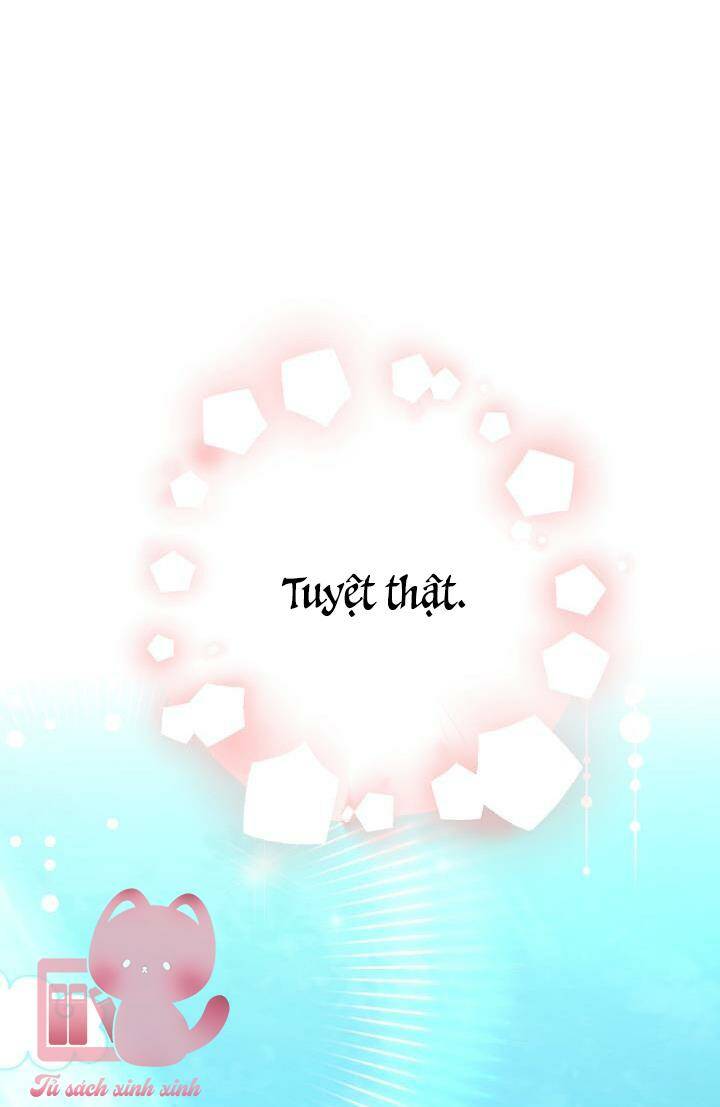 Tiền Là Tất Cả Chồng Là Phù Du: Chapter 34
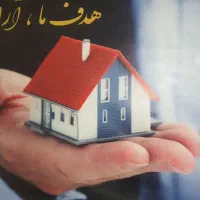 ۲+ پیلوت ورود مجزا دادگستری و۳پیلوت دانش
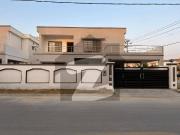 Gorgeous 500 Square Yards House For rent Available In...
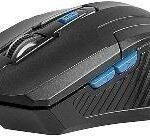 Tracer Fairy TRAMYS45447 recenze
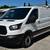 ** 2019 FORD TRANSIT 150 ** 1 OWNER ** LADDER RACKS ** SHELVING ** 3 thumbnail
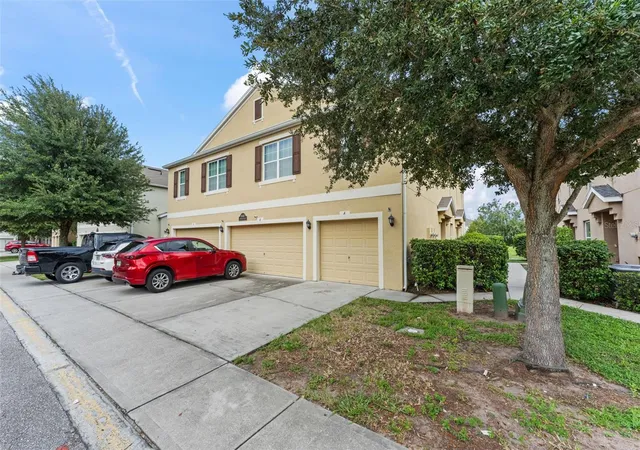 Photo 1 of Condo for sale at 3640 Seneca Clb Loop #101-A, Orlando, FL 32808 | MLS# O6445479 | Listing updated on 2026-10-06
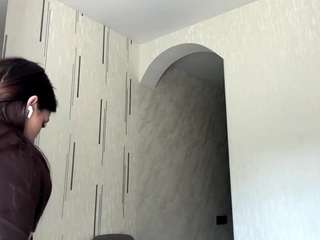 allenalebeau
=-=-=-=-=
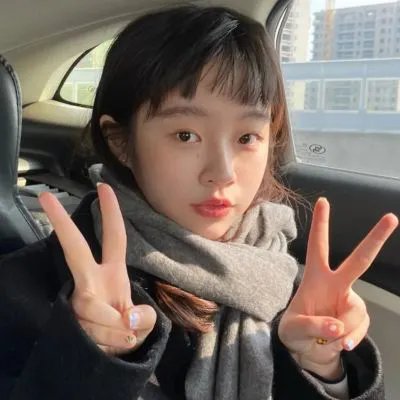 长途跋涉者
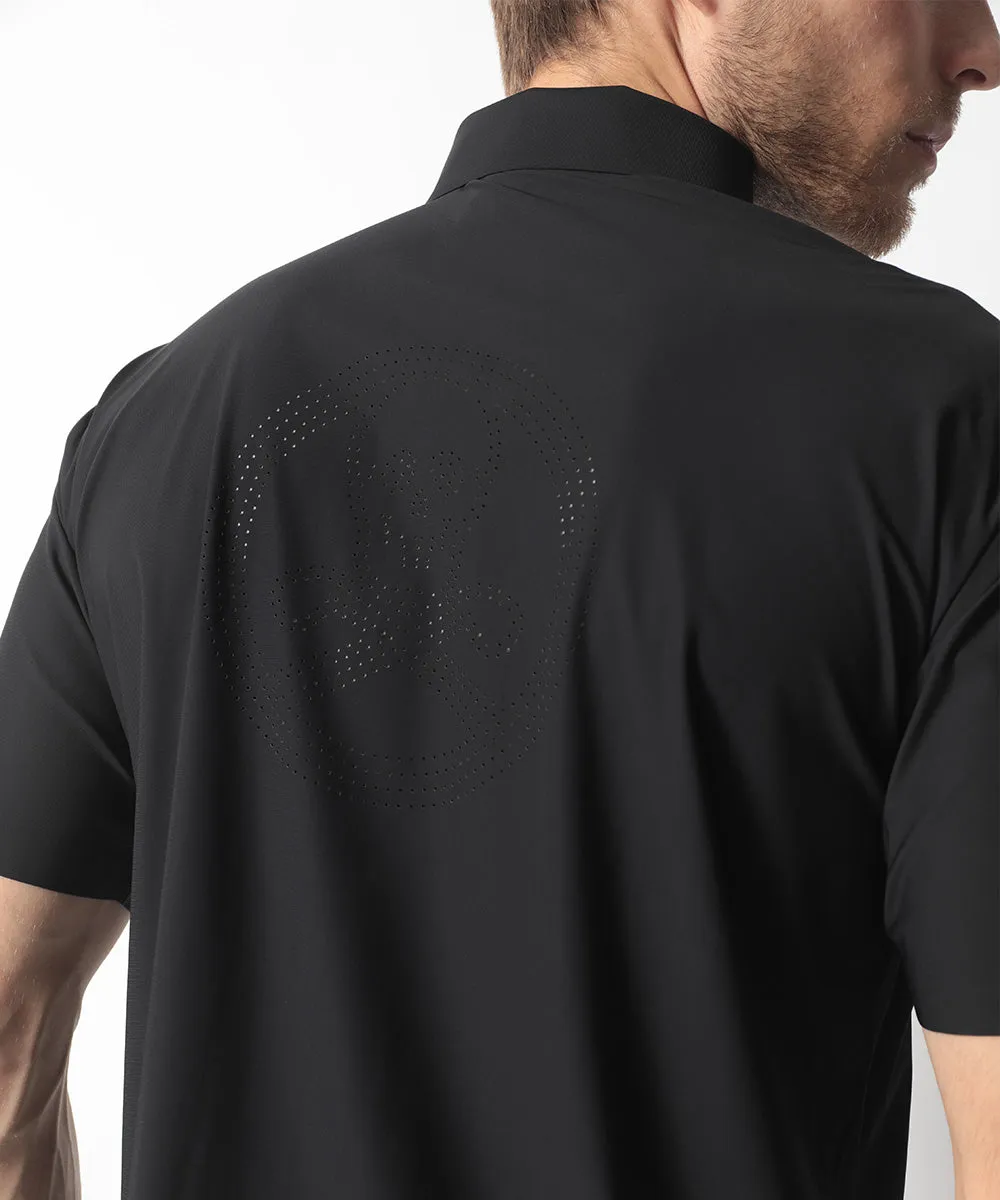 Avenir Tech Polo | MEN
=-=-=-=-=
◆ WHAT TO PRODUCE: Print exactly, with no pictures, the lines above from the one that holds "۲+ پیلوت ورود مجزا دادگستری و۳پیلوت دانش" through the one that holds "allenalebeau", both of them included.

◆ OUTPUT OF THE EXERCISE:
 ۲+ پیلوت ورود مجزا دادگستری و۳پیلوت دانش
 Gorgeous 500 Square Yards House For rent Available In...
 Tracer Fairy TRAMYS45447 recenze
 ** 2019 FORD TRANSIT 150 ** 1 OWNER ** LADDER RACKS ** SHELVING ** 3 thumbnail
 Photo 1 of Condo for sale at 3640 Seneca Clb Loop #101-A, Orlando, FL 32808 | MLS# O6445479 | Listing updated on 2026-10-06
 allenalebeau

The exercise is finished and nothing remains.